Enter one of the most persuasive characters of a story: location. It’s the prime real estate of a book, literally the waterfront property, mountain cabin, or desert hideaway. Lock step with time frame, location confirms the action of a story.

Consider the hidden encampment of Charles Frazier’s Cold Mountain of North Carolina where Confederate deserter Inman heads home to meet his sweetheart, Ada. The primitive, rugged terrain of Cold Mountain echoes the crude circumstances that Ada and Inman are reduced to living over the course of the book. The more they retreat from civilization, the closer they move toward each other, the more the foreboding character of the mountain informs the plot. Based on the life of Frazier’s uncle, the story could not take place anywhere but Cold Mountain – ominous, dreary, and promising all at once.

Abraham Verghese’s Cutting for Stone follows the birth, childhood, and eventual medical practice of one brother of a set of twins born in Ethiopia. The country’s twentieth century history of rule by Haile Selassi and the rebellions that attempted to depose him are intertwined with the complex story of the brothers and their divergent life paths. Verghese presents the conflicting world of Ethiopia, a country with a huge Indian population that often supplants the needs and rights of the indigenous people. The despair of Ethiopia provides an echoing backdrop for the conflict between the brothers whose contentious relationship is clinched by their mutual attraction to a young woman.

Frazier and Verghese know their territories well, each having lived and explored where their stories take place. The descriptions of Cold Mountain and Ethiopia are authentic, established with both epic sweep and details that invoke intimacy. Inman sees Cold Mountain as the place that will heal and save him, give his soul respite from the savagery of the war, and grant a future with Ada. Every American kid learns about the Civil War, but Frazier’s retelling turns dry facts into anguish. In Ethiopia, where access to medical help is determined by one’s wealth or constrained by tribal superstitions, a patient assumes he will die of his illness. It’s an idea that is anathema to us in the United States where we expect advanced medical skills to save us from everything. These two stories could only happen on these particular soils.
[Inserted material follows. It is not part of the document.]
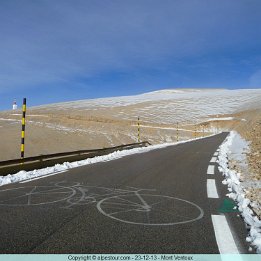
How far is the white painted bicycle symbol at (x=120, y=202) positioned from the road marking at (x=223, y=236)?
0.33 meters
Creating an authentic sense of place draws from memory and utilizes research. For my own books I’ve been fortunate to be able to recall numerous details of places I’ve visited or lived. I’ve also had the serendipitous experience of meeting people who have personal knowledge of the locations that are crucial to my story, and often know firsthand about some of the events that I write about. Interviews with them as well as photographs, maps, and newspaper articles broaden my grasp of these places. Google Earth even verified for me that an existing hill in Orange County could indeed provide the empty plot for a home to exist in The Tree House Mother. All the streets named in the book can be found on maps except for the tiny street where the tree house was propped in a pepper tree. That one street is a fabrication, a fiction of my imagination. You can drive up to the top of Skyline Drive to find the overgrown lot where the Youngs’ family home once stood. You can tramp the wild chaparral where Andie sat on the side of the access road and watched a parade of cars. The location contributes as much excitement as the plot.

Perhaps the most important part of writing about a particular place is to be enchanted with its terrain and smells, intrigued with its streaming water or exotic flora, curious about its hidden paths. If “X” marks the exact spot on a map, if the GPS can find it, if readers can imagine standing on our plots of virtual real estate, that’s just one more compelling reason to read our stories.